An individual’s journey, the good and the pain, shapes how people “are as a leader,” he said. “The confidence, the empathy, the self-awareness … will facilitate the contribution and the connection, and that’s the path.”

During a question-and-answer session following his remarks, Vischer was asked about his vision for the Catholic culture at St. Thomas. He said his answer had to be shaped in part by the fact that 40% of St. Thomas students are Catholic. “So, it means connecting with people where they’re at and stretching and growing them,” he said. “… it’s what Pope Francis calls us all to do, is to build a culture of encounter where every person has an experience of being seen, known and valued in their daily interaction.”

Vischer said, “we want to make sure we have eyes that notice, ears that listen, voices that encourage.”

“That itself, in a higher-end world that is becoming more and more transactional, is a radically transformative culture,” he said.

Vischer added that “we want to be a culture that supports the flourishing of students, whatever faith tradition they have,” mentioning for example, hosting iftar dinners during Ramadan for “a growing number of Muslim students.”

“I think that’s really important because we want to walk alongside students, whatever their faith tradition is, to support them,” he said. “We also want to be presenting pervasive, accessible opportunities to connect with the Catholic faith through campus ministry, through peer ministries, through lots of different things.

“Of course, we want a critical mass and a strong population of Catholic students,” Vischer said. “But the Catholic identity also has to mean something to the students who want to partner. So, it’s an ongoing conversation.

At another point, Vischer said he doesn’t characterize it in any way compared to what it has been or will be, but rather that “the Catholic identity is distinctive of St.

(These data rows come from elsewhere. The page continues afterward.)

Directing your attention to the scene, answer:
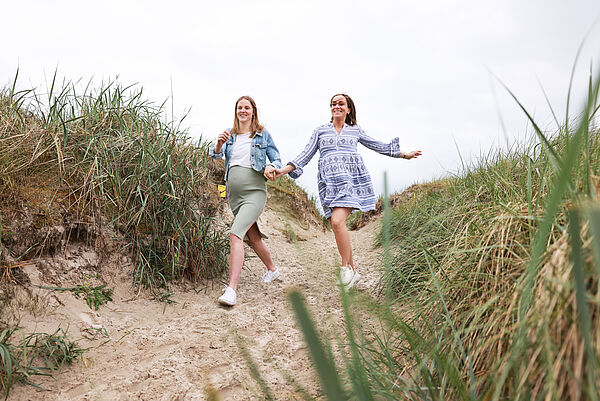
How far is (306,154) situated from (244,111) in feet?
2.75

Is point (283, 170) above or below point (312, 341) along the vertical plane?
above

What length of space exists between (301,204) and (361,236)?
1.43 metres

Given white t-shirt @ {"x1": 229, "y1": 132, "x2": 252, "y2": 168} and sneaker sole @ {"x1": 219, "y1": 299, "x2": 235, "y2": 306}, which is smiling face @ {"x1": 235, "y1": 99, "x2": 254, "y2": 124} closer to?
white t-shirt @ {"x1": 229, "y1": 132, "x2": 252, "y2": 168}

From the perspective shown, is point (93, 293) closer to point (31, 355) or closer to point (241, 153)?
point (31, 355)

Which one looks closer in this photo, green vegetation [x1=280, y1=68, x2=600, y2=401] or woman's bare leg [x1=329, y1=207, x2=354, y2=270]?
green vegetation [x1=280, y1=68, x2=600, y2=401]

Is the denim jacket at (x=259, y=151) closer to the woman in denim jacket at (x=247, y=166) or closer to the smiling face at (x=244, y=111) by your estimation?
the woman in denim jacket at (x=247, y=166)

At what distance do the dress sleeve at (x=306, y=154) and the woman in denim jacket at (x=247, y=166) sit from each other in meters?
0.20

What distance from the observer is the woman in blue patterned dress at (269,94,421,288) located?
12.8 ft

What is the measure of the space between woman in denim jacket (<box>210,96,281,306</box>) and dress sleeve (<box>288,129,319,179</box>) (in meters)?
0.20

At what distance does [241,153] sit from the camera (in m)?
4.21

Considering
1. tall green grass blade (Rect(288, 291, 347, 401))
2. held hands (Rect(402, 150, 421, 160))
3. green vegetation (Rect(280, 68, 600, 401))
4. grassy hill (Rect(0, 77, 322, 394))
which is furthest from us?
held hands (Rect(402, 150, 421, 160))

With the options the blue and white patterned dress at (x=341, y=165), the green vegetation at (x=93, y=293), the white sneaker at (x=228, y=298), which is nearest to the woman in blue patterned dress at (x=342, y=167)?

Thomas,” and this has never mattered more than it does today.

“What young people need today is formation in body, mind and spirit,” Vischer said. “Not just a transaction to give them job skills. Job skills are important, but the aspiration has to be greater than that.”

The university wants to build “a culture of encounter based on what Pope Francis has asked us to do — where every student, without exception, is seen, known and valued, Vischer said. “We want the formation to occur in the context of relationships. That means relationships with their classmates, faculty and staff,” he said. “It’s got to be a relationship-centered endeavor. The faith development, the education as a whole.”

“Our Catholic identity is a key (distinction) for us that is very important given our mission as a Catholic university,” Vischer said. “It’s also very important for our business model because it allows us to distinguish ourselves in a very crowded marketplace.”


CEND COMMUNITY

Bri Pernsteiner, 28, a parishioner of Our Lady of Grace in Edina, said participating in CEND is fun because in professional careers, conversation about faith doesn’t happen “all the time.”

“But then to come to these events and you can hear the speakers and connect with other young people in the workplace who share the same core morals and values that you do,” Pernsteiner said.

“I get a lot out of it from coming, and you make new friends, and now … after coming for several months, you see some of the same people and you get to exchange phone numbers or learn what parishes they’re from,” she said.

And speakers have been “phenomenal,” Pernsteiner said. “I’m just amazed every month with who’s coming to present. It’s wonderful.”

Grant Meyer, 26, learned about CEND from Pernsteiner, his fiancée. He attended his first CEND event about a year ago and enjoyed it, “and I wasn’t even Catholic at that point,” he said. “I just went through the RCIA process and became Catholic on Easter.”

Meyer said he enjoyed coming “right away, mostly for the speakers.” “It’s definitely a cooler experience for me to get to be a part of the Mass and get to meet a bunch of Catholics,” said Meyer, who added that he had few Catholic friends when he was younger.

CEND is “a cool way to meet people who have been part of the faith longer than I have,” Meyer said, adding many are people he would otherwise never meet in his day-to-day life. “I can come enjoy and meet and get to spend time with my fiancée and bond in that way as well,” he said.